- [Request] Rewrite the lines below as a numbered list, omitting blank lines. Exclude the pictures from the list.

────────────────────────────────────────

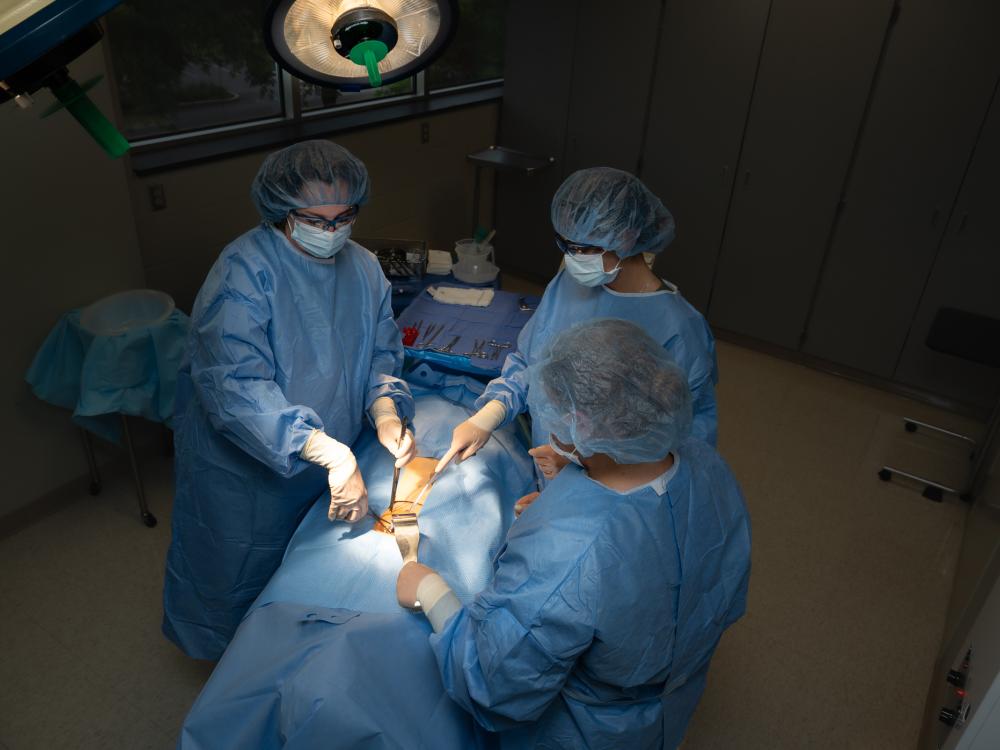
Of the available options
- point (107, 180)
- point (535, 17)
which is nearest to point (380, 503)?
point (107, 180)

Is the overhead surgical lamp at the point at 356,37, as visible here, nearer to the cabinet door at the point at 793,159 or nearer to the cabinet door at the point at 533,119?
the cabinet door at the point at 793,159

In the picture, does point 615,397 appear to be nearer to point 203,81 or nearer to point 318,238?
point 318,238

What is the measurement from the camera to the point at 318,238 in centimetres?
170

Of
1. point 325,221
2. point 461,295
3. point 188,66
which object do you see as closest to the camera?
point 325,221

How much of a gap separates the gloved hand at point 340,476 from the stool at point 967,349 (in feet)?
8.03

────────────────────────────────────────

- [Task response]
1. Of the available options
2. - point (107, 180)
3. - point (535, 17)
4. which is nearest to point (380, 503)?
5. point (107, 180)
6. Is the overhead surgical lamp at the point at 356,37, as visible here, nearer to the cabinet door at the point at 793,159 or nearer to the cabinet door at the point at 533,119?
7. the cabinet door at the point at 793,159
8. In the picture, does point 615,397 appear to be nearer to point 203,81 or nearer to point 318,238?
9. point 318,238
10. What is the measurement from the camera to the point at 318,238 in centimetres?
11. 170
12. Of
13. 1. point 325,221
14. 2. point 461,295
15. 3. point 188,66
16. which object do you see as closest to the camera?
17. point 325,221
18. How much of a gap separates the gloved hand at point 340,476 from the stool at point 967,349 (in feet)?
19. 8.03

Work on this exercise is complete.